Responding to the urgent need for precise, one-month-ahead crop growth predictions in Central Southwestern Asia (CSWA), this study introduces a fully operational convolutional neural network (CNN)-climate dynamical hybrid model designed for real-time agricultural planning and management. It is engineered to accurately forecast the Normalized Difference Vegetation Index (NDVI), a vital indicator of crop health, with a one-month lead time. The model integrates multi-temporal data, including soil moisture and temperature from the preceding months, and historical NDVI, enhancing its predictive accuracy with 500hPa geopotential heights and 2-meter surface temperatures refined through a U-Net-based CNN. These meteorological inputs are sourced from the Flexible Global Ocean–Atmosphere–Land System Model finite volume version 2 (FGOALS-f2), an advanced global dynamical prediction system. Empirical validation across CSWA demonstrates the model’s robust performance, with pattern correlation coefficients of 0.60, 0.70, and 0.58, root mean squared errors of 0.036, 0.029, and 0.022, and sign consistency rates of 74.8 %, 77.1 %, and 73.3 % for April, May, and June, respectively. Seamlessly integrated into the operational framework of FGOALS-f2, this model enables real-time, one-month advance predictions of NDVI. This pioneering approach not only enhances the accuracy of subseasonal crop growth forecasts in CSWA but also sets a new standard for subseasonal climate services.

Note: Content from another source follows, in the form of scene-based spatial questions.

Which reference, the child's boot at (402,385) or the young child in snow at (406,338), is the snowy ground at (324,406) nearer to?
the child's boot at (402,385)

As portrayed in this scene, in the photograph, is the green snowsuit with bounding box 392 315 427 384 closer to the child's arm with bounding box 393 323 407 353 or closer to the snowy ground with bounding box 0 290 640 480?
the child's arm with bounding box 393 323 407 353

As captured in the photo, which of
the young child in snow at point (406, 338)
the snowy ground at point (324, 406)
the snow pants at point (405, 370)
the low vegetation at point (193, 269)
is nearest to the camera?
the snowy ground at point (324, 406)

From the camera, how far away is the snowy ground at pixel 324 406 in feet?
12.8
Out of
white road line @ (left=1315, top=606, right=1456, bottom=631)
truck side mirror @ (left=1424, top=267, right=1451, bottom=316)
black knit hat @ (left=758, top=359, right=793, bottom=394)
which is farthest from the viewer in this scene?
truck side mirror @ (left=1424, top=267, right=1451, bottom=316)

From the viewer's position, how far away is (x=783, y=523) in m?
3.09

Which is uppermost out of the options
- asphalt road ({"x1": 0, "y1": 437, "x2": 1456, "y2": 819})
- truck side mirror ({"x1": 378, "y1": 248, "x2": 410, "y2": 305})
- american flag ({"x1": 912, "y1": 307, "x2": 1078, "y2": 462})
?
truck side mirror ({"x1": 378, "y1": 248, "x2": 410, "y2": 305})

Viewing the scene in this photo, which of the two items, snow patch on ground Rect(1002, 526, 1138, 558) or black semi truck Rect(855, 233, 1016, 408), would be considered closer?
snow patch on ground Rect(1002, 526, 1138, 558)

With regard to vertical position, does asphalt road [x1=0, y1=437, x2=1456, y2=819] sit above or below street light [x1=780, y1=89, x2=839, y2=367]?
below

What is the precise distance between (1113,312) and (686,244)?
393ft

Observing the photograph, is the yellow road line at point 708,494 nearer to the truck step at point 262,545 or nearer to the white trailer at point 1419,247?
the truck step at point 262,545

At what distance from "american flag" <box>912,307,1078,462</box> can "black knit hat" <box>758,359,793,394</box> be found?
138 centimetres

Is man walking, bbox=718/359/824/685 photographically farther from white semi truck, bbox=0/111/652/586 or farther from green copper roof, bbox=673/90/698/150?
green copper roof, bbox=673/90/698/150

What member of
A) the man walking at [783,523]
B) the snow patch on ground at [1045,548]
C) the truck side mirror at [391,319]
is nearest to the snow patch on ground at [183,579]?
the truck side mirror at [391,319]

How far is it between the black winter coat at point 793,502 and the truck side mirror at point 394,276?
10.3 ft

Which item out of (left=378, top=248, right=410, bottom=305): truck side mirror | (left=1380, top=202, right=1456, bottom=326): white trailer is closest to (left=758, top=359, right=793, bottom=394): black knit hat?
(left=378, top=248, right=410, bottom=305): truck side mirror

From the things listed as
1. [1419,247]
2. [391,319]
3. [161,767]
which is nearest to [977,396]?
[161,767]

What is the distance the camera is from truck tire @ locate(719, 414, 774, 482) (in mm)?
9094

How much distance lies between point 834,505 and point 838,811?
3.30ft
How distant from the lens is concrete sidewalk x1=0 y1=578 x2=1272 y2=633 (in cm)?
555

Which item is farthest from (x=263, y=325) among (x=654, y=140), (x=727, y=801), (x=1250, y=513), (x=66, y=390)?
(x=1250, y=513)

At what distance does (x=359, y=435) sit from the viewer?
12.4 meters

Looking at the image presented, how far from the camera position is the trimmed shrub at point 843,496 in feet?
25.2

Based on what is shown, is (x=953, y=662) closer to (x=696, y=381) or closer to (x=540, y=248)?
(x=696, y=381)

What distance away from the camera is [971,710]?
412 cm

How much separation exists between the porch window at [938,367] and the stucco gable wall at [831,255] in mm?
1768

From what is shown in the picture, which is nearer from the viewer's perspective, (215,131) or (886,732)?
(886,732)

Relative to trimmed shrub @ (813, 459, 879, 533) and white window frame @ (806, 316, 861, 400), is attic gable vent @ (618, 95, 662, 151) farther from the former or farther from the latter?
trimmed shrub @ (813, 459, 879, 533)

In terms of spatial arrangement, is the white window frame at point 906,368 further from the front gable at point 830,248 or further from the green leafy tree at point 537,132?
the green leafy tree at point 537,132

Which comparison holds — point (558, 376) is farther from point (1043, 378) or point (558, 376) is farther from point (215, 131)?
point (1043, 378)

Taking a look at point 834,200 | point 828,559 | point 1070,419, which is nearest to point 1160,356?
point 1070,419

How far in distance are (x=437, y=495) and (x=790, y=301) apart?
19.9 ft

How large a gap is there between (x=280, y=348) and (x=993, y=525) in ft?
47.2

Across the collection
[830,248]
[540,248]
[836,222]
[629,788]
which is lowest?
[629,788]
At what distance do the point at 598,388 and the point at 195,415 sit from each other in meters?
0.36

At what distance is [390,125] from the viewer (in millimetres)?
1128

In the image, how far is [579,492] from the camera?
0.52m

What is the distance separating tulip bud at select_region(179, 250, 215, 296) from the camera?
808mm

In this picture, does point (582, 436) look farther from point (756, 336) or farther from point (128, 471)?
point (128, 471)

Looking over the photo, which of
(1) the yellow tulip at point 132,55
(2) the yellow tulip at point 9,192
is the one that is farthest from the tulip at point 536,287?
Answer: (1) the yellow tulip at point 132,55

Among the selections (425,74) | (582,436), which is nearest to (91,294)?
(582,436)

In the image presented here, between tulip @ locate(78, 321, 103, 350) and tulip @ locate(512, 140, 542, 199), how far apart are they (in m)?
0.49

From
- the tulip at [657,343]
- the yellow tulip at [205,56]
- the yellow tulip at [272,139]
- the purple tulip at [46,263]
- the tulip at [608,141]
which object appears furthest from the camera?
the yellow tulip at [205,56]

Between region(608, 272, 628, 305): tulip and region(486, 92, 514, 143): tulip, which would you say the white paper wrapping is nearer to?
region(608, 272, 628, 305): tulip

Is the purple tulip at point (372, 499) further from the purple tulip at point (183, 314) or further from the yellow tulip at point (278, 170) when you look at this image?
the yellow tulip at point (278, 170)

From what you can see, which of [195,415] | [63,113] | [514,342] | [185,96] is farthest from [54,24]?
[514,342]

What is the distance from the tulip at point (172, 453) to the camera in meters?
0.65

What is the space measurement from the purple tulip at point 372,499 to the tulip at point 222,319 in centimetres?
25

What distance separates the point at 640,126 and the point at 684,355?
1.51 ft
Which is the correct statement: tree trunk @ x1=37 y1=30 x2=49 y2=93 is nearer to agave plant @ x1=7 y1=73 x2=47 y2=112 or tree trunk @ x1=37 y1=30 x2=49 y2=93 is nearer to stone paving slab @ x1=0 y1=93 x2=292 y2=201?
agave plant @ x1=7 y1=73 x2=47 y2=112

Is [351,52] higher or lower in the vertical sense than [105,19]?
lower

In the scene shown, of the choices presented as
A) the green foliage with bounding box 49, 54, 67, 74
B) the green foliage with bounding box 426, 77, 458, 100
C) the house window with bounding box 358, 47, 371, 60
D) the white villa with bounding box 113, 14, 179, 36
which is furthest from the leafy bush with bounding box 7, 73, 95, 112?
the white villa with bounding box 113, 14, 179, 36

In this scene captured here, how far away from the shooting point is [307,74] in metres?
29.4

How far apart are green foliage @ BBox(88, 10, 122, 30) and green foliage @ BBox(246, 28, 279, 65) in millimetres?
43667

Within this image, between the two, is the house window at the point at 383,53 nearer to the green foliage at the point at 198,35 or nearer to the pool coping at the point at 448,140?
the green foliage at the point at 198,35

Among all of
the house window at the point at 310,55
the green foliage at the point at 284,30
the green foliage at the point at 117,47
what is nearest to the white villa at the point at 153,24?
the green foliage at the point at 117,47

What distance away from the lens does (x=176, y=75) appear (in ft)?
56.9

加强西南亚中部准备实施的亚季节性作物生长预测:机器学习-气候动态混合策略
针对中亚西南地区(CSWA)对精确的、提前一个月的作物生长预测的迫切需求,本研究引入了一种全操作卷积神经网络(CNN)-气候动态混合模型,用于实时农业规划和管理。它的设计目的是准确预测标准化植被指数(NDVI),这是作物健康的重要指标,提前一个月。该模型集成了多个时间数据,包括前几个月的土壤湿度和温度,以及历史NDVI,通过基于u - net的CNN改进了500hPa位势高度和2米地表温度,提高了其预测精度。这些气象输入来自灵活的全球海洋-大气-陆地系统模式有限体积版本2 (FGOALS-f2),这是一个先进的全球动力预测系统。通过CSWA的实证验证表明,模型具有较好的稳健性,4、5、6月份的模式相关系数分别为0.60、0.70、0.58,均方根误差分别为0.036、0.029、0.022,符号一致性分别为74.8%、77.1%、73.3%。该模型无缝集成到FGOALS-f2的操作框架中,可以实时提前一个月预测NDVI。这种开创性的方法不仅提高了CSWA亚季节作物生长预测的准确性,而且为亚季节气候服务树立了新的标准。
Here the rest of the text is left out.